Après la première étape de sa tournée stoppée en triomphe dans le fief kabiliste, Kindu au Maniema, un “Safari” qui a pervibré tout l’Est, Moïse Katumbi s’est fait une idée sur le pays et leurs problèmes, après près de cinq ans de l’exil “forcé”.

Le digne fils du Katanga a, au cours d’une longue interview téléphonique accordée à Afrique.lalibre.be et publiée ce mercredi 06 novembre, passé au peigne fin la situation sécuritaire qui prévaut à l’Est de la RDC,une crise qui selon “Moïse”, nécessite une solution à la fois politique, diplomatique et sécuritaire.

Le problème de la sécurité du Congo ne doit plus être laissé à la sous-traitance des autres forces armées.“a-t-il d’abord lancé.

Et de proposer :

L’armée congolaise doit être équipée de moyens d’interventions modernes. Le gouvernement doit allouer aux militaires et aux policiers déployés dans les zones de guerre des primes conséquentes afin qu’ils soient motivés.“pense Moïse Katumbi qui illustre

Comment accepter de mourir pour 80 dollars par mois quand vous savez que vous ne serez ni soignés en cas de blessures et que si vous tombez au front votre femme et vos enfants seront abandonnés loin de chez eux ?

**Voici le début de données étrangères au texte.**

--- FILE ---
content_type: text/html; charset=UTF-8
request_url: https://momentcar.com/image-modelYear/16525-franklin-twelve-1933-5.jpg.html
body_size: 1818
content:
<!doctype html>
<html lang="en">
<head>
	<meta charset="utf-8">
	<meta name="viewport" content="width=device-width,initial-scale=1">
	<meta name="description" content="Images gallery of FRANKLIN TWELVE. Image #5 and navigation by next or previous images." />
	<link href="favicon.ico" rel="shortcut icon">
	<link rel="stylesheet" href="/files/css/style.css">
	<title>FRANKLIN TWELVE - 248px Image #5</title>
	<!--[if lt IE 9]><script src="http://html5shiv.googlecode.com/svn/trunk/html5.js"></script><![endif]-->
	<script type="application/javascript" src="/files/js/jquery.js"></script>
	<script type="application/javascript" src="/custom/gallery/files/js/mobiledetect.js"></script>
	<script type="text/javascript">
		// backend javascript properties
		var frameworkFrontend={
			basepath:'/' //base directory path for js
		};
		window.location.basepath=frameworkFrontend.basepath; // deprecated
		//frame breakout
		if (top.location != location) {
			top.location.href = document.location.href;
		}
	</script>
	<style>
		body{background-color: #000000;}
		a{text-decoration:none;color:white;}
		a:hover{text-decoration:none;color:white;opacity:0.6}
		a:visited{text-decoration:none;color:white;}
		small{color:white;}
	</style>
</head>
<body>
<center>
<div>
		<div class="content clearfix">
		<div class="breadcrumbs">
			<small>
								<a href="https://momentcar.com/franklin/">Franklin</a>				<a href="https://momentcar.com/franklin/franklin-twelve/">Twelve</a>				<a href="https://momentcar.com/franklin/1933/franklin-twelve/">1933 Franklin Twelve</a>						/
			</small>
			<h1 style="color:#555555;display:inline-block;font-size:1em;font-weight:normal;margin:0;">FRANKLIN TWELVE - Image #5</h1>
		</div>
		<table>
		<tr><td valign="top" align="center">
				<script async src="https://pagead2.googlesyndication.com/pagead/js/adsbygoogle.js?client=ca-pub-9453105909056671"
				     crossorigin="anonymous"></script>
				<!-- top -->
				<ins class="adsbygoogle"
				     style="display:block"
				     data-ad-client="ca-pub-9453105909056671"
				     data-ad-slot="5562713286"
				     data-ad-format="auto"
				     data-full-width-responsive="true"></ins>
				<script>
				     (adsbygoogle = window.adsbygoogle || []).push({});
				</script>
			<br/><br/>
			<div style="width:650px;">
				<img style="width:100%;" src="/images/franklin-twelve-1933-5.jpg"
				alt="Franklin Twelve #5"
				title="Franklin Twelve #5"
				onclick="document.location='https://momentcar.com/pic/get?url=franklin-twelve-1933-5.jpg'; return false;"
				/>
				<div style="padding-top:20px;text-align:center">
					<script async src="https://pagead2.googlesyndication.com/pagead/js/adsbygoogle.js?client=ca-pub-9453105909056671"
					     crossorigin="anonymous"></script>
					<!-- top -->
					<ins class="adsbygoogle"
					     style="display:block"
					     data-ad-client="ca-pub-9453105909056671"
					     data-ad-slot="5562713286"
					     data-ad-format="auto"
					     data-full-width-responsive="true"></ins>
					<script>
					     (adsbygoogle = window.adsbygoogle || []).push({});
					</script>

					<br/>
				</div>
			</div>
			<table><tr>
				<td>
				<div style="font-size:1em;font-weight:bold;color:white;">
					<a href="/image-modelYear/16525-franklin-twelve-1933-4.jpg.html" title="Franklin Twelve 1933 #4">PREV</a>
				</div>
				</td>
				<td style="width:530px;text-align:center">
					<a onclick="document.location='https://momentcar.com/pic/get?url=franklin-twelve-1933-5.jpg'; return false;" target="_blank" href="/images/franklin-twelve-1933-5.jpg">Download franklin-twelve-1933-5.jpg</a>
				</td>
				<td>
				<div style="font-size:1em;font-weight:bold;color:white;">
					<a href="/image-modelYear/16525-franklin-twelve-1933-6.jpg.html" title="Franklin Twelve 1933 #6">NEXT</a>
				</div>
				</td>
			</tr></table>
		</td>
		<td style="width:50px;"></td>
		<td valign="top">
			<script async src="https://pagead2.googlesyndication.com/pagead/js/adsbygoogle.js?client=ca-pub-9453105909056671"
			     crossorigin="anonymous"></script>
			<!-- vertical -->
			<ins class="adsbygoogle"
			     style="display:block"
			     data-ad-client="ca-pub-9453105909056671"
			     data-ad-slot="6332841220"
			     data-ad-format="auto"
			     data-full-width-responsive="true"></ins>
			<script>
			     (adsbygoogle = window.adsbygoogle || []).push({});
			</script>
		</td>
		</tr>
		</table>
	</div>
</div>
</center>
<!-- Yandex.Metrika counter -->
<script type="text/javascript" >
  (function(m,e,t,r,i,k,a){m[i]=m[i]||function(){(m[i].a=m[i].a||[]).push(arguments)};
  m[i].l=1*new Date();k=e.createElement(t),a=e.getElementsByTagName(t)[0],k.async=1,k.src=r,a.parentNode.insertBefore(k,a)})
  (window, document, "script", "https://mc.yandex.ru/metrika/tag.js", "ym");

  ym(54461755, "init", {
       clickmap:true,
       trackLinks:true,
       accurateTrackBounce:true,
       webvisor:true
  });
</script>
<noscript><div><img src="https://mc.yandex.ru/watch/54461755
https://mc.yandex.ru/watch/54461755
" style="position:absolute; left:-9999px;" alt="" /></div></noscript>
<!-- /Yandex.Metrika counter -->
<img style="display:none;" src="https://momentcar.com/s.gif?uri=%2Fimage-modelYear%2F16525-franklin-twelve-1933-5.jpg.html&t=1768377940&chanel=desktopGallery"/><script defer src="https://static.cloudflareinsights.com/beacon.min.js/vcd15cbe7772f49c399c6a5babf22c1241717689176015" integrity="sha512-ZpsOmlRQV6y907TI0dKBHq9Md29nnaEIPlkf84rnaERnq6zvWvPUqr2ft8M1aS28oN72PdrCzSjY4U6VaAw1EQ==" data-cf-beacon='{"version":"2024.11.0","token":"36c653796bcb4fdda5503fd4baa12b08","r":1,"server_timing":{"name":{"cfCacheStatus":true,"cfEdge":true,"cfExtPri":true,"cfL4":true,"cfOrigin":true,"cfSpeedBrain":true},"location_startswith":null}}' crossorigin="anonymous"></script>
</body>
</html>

La solution des problèmes du Congo passe d’abord par une prise en charge réelle de nos forces armées et des éléments de notre police nationale“a conclu l’ancien gouverneur du Katanga.

Cependant, Moïse Katumbi, estime, sur des questions des opérations conjointes pour traquer les groupes armés, que le Congo est un état souverain qui doit remplir scrupuleusement ses engagements vis-à-vis de ses voisins,tout comme ceux-ci doivent le faire à son endroit.

Il a par ailleurs annoncé que la prochaine étape de sa tournée de convivialité avec le peuple va débuter dans un futur proche à Kisangani passant par le centre du pays et L’équateur pour chuter à Kinshasa, la capitale.